Le groupe algérien Cevital a réagi dans un communiqué, mercredi, à l'incarcération de son patron. Il se dit "étonné" et nie les accusations portées contre Issad Rebrab.
Dans un communiqué du mercredi 24 avril, le groupe Cevital a fait part de son "étonnement" après le placement en détention provisoire la veille de son PDG, Issad Rebrab. La première entreprise privée d'Algérie a, par ailleurs, nié les accusations de fausses déclarations douanières pesant sur lui.
"Nous exprimons notre étonnement face à cette mesure inattendue", indique le groupe dans son communiqué, qui souligne que les accusations visant Issad Rebrab ne concernent "ni une affaire de corruption ni de détournement ni de dilapidation des deniers publics".
L'homme de 74 ans est visé par une plainte des Douanes algériennes, datant de 2018 et portant "sur des allégations de fausses déclarations, de surfacturation et d'importation de matériel usagé" de la part d'une filiale du groupe, EvCon Industry, explique Cevital. "Cette plainte a été déposée sur la base d'une seule et unique expertise, effectuée à la demande de la Direction des Douanes", poursuit le groupe.
Craintes et doutes auprès de ses salariés en France
Les équipements mis en cause, "de dernière technologie", "fabriqués exclusivement et sur mesure pour un projet inédit de production d'eau-ultra-pure et de traitement des eaux (...) sont bel et bien neufs et la valeur déclarée correspond à leur valeur réelle", assure le groupe qui ajoute avoir demandé à la justice une contre-expertise, requête "toujours en cours de traitement".
Propriétaire en Algérie du grand quotidien francophone Liberté, Cevital a notamment racheté en France le groupe électroménager Brandt (marques Brandt, De Dietrich, Sauter et Vedette) et le fabricant de portes et fenêtres Oxxo, basé en Saône-et-Loire. Le groupe a également un important projet d'usine de traitement de l'eau dans les Ardennes (nord-est).
"Les salariés sont inquiets" a confié mercredi une source syndicale du groupe Brandt, qui compte un millier d'emplois en France et deux usines à Orléans et Vendôme. "Cevital est notre actionnaire à 100 %, quand on a besoin d'investissement c'est par lui ou ses filiales.

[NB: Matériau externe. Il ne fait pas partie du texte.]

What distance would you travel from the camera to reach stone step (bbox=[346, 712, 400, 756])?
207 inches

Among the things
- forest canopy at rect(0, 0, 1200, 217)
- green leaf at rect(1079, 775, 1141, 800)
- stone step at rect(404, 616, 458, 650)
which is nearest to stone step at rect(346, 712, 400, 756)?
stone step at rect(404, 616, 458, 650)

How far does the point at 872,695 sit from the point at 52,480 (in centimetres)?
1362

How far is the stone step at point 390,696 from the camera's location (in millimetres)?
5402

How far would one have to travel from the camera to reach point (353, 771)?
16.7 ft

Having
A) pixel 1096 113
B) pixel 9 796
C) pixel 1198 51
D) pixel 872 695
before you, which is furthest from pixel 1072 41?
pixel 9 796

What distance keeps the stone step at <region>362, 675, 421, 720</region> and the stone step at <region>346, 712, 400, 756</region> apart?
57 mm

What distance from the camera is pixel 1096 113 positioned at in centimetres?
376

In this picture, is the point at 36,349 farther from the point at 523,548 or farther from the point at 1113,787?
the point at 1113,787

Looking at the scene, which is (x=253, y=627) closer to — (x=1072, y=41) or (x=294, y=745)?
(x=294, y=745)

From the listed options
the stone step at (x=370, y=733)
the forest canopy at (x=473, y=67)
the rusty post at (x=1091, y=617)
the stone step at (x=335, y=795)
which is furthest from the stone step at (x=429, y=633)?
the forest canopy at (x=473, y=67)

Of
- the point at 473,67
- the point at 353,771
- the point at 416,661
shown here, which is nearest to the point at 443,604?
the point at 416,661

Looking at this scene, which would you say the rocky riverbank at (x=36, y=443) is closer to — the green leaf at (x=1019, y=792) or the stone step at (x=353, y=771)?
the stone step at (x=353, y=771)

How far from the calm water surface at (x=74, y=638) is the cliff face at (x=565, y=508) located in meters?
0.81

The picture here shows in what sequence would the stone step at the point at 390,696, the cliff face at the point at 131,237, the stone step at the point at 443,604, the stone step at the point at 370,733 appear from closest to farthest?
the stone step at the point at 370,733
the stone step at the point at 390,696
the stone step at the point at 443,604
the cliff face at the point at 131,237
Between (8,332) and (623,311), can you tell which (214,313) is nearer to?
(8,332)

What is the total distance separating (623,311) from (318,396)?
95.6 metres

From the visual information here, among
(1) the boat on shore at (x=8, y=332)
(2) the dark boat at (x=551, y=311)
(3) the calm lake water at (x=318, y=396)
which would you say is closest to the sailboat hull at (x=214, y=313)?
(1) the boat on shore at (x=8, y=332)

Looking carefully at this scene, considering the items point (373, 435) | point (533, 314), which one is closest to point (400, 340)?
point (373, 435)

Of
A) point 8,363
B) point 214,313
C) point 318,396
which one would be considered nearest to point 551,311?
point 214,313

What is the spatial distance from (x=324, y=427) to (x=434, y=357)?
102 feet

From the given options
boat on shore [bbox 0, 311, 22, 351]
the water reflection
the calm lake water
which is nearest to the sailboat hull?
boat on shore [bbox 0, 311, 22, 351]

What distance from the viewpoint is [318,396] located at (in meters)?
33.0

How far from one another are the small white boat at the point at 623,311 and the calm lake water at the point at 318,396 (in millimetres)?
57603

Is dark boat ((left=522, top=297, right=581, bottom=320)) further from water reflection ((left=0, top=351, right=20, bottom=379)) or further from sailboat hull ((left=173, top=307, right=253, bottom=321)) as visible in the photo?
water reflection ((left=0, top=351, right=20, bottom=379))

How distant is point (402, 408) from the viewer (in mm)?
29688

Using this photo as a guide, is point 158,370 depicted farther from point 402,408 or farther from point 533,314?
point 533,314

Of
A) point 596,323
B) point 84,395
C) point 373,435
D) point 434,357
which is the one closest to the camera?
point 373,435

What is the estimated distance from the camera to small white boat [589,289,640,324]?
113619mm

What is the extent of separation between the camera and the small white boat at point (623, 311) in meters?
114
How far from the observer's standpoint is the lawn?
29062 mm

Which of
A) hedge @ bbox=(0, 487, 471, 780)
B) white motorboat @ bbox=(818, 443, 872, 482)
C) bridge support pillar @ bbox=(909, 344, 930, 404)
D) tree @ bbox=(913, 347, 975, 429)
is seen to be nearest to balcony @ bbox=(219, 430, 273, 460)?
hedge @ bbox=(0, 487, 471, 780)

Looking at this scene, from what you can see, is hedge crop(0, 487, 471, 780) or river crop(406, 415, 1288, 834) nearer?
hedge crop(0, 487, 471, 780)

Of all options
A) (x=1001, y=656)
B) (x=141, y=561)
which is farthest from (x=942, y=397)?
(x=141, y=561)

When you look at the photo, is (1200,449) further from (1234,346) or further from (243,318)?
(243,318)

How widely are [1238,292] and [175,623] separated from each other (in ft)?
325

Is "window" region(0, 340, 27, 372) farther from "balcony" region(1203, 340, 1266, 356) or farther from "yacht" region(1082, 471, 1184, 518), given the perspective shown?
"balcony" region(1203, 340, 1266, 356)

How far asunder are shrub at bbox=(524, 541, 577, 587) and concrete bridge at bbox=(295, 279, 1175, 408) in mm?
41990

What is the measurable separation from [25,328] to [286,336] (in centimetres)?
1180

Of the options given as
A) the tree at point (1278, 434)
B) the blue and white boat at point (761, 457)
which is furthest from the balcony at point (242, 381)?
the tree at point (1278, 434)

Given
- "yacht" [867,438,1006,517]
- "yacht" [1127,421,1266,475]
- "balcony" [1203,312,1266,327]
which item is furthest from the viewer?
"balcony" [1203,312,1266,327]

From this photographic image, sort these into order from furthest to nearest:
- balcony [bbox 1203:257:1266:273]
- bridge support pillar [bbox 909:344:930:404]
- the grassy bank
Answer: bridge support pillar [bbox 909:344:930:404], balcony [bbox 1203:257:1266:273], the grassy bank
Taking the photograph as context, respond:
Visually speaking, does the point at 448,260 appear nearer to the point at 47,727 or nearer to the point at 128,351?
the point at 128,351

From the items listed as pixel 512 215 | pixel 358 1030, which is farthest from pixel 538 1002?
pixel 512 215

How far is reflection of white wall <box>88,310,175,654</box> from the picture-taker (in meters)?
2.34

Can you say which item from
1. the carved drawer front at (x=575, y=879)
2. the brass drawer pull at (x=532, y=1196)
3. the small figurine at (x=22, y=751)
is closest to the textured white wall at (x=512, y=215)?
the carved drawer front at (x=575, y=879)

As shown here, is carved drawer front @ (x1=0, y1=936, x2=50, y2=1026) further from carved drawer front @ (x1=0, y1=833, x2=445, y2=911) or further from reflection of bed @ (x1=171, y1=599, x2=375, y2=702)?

Si on nous coupe les vivres, on est mort", a ajouté ce syndicaliste.
Même inquiétude dans les Ardennes, où Cevital devait prochainement concrétiser une levée de fonds de 175 millions d'euros pour construire une usine d'équipements de traitement de l'eau, laissant entrevoir de 250 à 300 créations d'emplois, voire jusqu'à 1 000 à moyen terme.
"Est-ce que les choses vont pouvoir continuer d'avancer en l'absence du décideur, au rythme qu'on connaissait jusqu'ici ? Le doute s'instaure actuellement", a réagi Géraud Spire, le président de la Chambre de commerce et d'industrie des Ardennes, tout en disant vouloir pour l'heure "garder espoir".
Le milliardaire était en conflit ouvert avec les autorités
En Italie, Cevital avait aussi racheté, en 2015, les aciéries de Piombino (ex-Lucchini) avant d'être contraint par le gouvernement italien, qui l'accusait de n'avoir pas honoré ses engagements, de les céder en 2018 à l'Indien JSW Steel.
Issad Rebrab a fondé en 1998 le conglomérat Cevital, qui revendique 18 000 salariés sur trois continents, dans l'agroalimentaire, le BTP, la sidérurgie, la distribution, l'électronique ou encore l'électroménager. Le magazine Forbes estime sa fortune à 3,8 milliards de dollars, la 1ère d'Algérie et la 6e d'Afrique.
Depuis la démission du président Abdelaziz Bouteflika, le 2 avril, sous la pression d'un important mouvement de contestation populaire, la justice a ouvert des enquêtes contre plusieurs hommes d'affaires liés à l'ancien clan présidentiel.
Mais si ses activités ont prospéré sous la présidence Bouteflika (1999-2019), M. Rebrab entretenait lui des relations tendues avec le clan présidentiel et était en conflit ouvert depuis 2015 avec les autorités, les accusant de bloquer ses investissements en Algérie.